Vin drew the plate closer. "What is this?"
"Lunch. You wouldn't come in so I brought you some sandwiches."
"But they're just itty bitty things," Vin complained pointing to the little triangular pieces of bread and meat.
"Oh stop your complaining, they'll still taste the same. How am I supposed to remember you're here if you're sleeping out the back like this," Nettie explained. She'd automatically assembled the bread, beef and mustard then cut the bread twice on the diagonal. She preferred the smaller triangles and had forgotten to leave some man-sized for Vin.
Vin picked up the little sandwich, turning it over and inspecting it on all sides. He took a suspicious bite and rolled the mouthful around before swallowing and nodding approvingly.
"I told you they'd taste just the same. Men!" she huffed, exasperated at his fussing.

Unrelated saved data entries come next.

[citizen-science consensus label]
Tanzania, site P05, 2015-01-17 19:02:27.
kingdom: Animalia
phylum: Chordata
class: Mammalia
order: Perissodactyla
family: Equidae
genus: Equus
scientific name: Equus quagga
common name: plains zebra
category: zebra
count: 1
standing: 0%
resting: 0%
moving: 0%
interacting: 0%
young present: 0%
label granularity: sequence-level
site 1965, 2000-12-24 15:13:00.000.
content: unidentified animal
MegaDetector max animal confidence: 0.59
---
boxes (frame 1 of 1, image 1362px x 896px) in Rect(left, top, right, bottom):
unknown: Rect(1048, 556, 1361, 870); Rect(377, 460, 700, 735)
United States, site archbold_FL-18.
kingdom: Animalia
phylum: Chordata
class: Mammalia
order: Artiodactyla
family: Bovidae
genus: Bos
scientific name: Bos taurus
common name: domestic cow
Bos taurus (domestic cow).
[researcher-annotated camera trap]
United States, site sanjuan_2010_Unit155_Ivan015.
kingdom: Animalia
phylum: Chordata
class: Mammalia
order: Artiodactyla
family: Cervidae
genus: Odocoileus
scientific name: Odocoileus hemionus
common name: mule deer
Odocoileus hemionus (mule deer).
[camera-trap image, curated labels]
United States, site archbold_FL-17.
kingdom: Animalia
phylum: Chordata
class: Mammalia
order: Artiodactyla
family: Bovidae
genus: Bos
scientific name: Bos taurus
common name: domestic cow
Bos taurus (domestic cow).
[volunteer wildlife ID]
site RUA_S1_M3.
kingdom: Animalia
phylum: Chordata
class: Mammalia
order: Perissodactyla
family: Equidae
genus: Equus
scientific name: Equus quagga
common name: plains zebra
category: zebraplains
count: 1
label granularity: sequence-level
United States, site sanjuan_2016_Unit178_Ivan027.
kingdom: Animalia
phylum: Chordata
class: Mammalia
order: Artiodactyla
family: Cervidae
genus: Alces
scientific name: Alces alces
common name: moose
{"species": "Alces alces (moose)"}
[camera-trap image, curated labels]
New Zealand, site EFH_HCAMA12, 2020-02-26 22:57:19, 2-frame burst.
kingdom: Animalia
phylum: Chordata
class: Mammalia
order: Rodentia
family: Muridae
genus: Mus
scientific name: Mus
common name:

Vin waited until Nettie was nearly inside the house. "Nettie, you didn't cut the crusts off," he called. He grinned as the door was slammed behind her, finally getting the last word. He consumed the pile of sandwiches contentedly, washing them down with the hot coffee.
Vin heard the door open and raised the now empty plate, eager to exchange it for the dessert being delivered.
"Thanks Nettie." Vin looked down at his pie only to be disappointed. "Ah, Nettie, I thought you made apple pie?" Vin asked of the dollop of cooked apples on his plate.
Vin frowned suspiciously at the smug tone.
" I thought you wanted the crust off," Nettie replied.
Vin stared in horror at the vandalism that had befallen his dessert. "Nettie!"
"Of course if you came into the kitchen you'd probably find another piece of pie, crust and all," Nettie tempted.
Vin's gaze flickered from his plate to Nettie, now holding the back door wide open. The internal debate ended quickly. There were no witnesses to this dismal failure to hold out against Nettie so he had nothing to lose but a real piece of pie. Defeated, Vin followed Nettie into the kitchen.
"Don't think I'm gonna fold every time ya offer food," he warned trying to salvage the situation.
"Of course not Vin, I'd never think that."
Vin looked back but could only see the smile of a genial hostess.
"Pie," Nettie pointed toward the side bench and Vin automatically turned toward it. Realising what he'd done he snapped his attention back to the manipulative old woman.
"That's all right Vin," she laughed. "Just be grateful they throw bullets at you and not bakery items."